Strona:PL Józef Ignacy Kraszewski-Dwie królowe Tom I.djvu/022

Ta strona została uwierzytelniona.

To dziecko moje, dla mnie on nie ma tajemnic! Dżemmo! trzeba przetrwać tę burzę, która będzie może gwałtowną ale krótką. Powtarzam ci, nie byłabym nigdy zezwoliła na to małżeństwo, gdybym pewną nie była, że je rychło śmierć rozerwie.
Mimowolnie wzdrygnęło się dziewczę słuchając.

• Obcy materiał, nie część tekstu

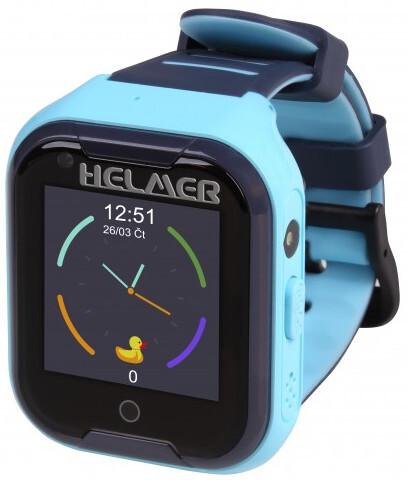 Helmer LK 709 4G modré - dětské hodinky s GPS lokátorem, videohovorem, vodotěsné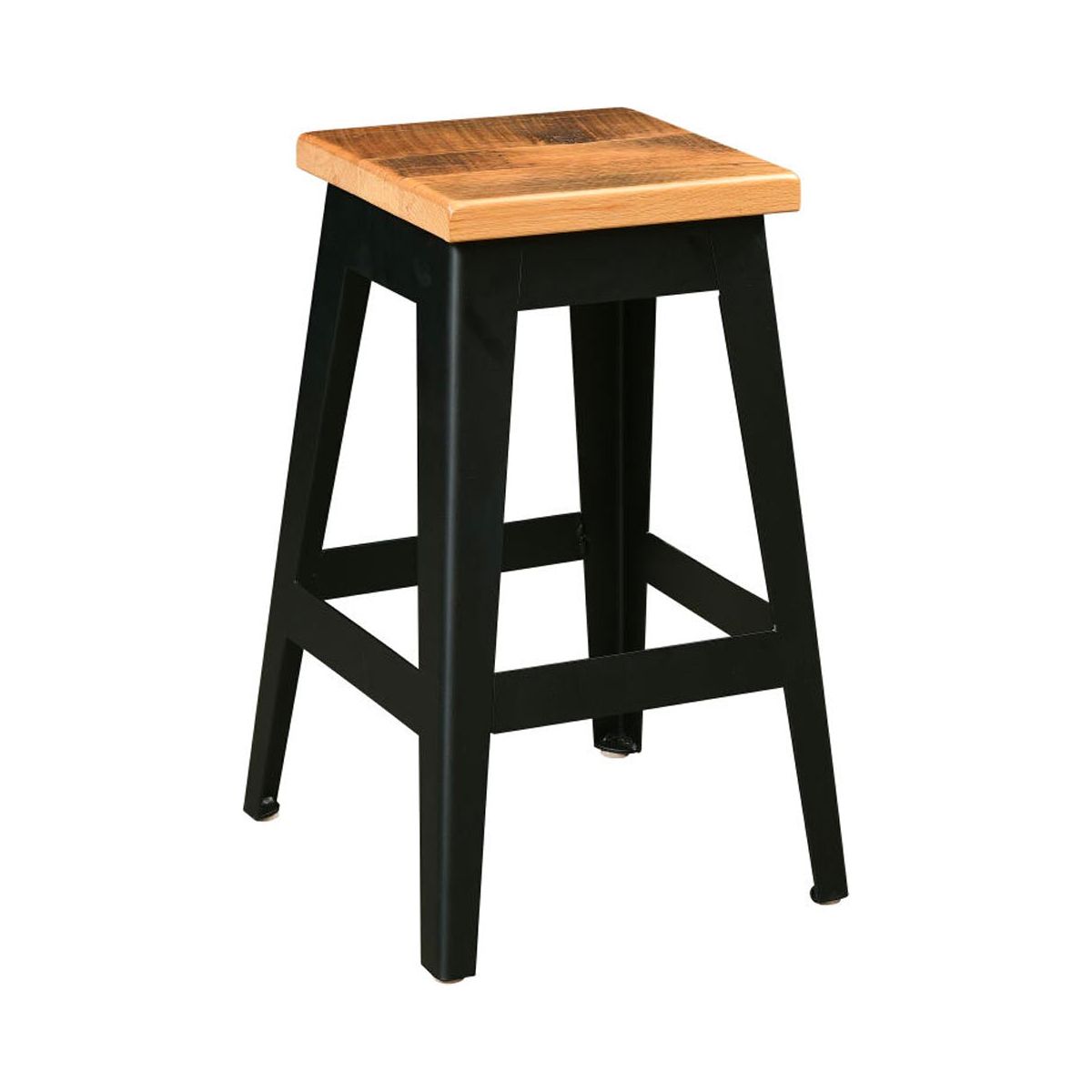 Newport Bar Stool with Black Metal Base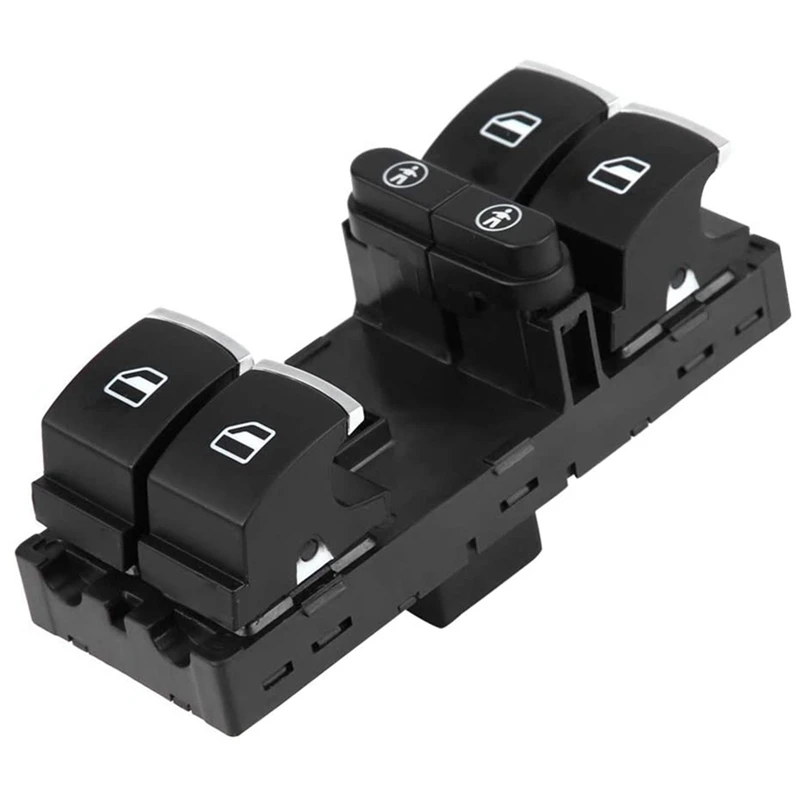 Botón de interruptor de ventanilla eléctrica principal de puerta izquierda para Touran Sharan 2011-2016 Touareg para Seat Alhambra 2011-2016 7P 6959857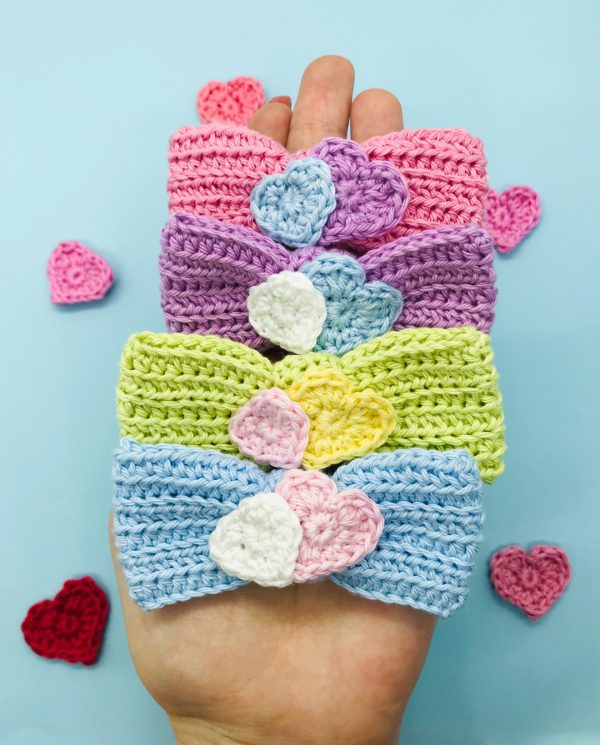 crochet pattern love bow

— Nic bój się — odparła śmiejąc się królowa — nie potrzebuje jej tu zabijać nikt, śmierć ona sama z sobą przynosi.
Oczy dziewczęcia domagały się odkrycia tej zagadki, ale brwi królowej zbiegły się groźno i dodała:
— To moja tajemnica!
Palec przyłożyła do ust.
— Bądź wesołą... gość ten przemknie się jako cień, a ja nie dopuszczę, aby on ciebie dla niej na chwilę opuścił... Będzie żoną i królową, ale ani jego serca, ani panowania nie dotknie... To ofiara!... Cóżem winna, że nam ją narzucono?
Dżemma chwytała słowo każde, ale się odezwać nie śmiała.
Mrok wieczora poczynał coraz większe ciemności rozpościerać w tych mało oknami rozjaśnionych komnatach. Królowa silnie klasnęła w dłonie raz i drugi, i z za zasłony od sypialni ukazała się główka niewieścia.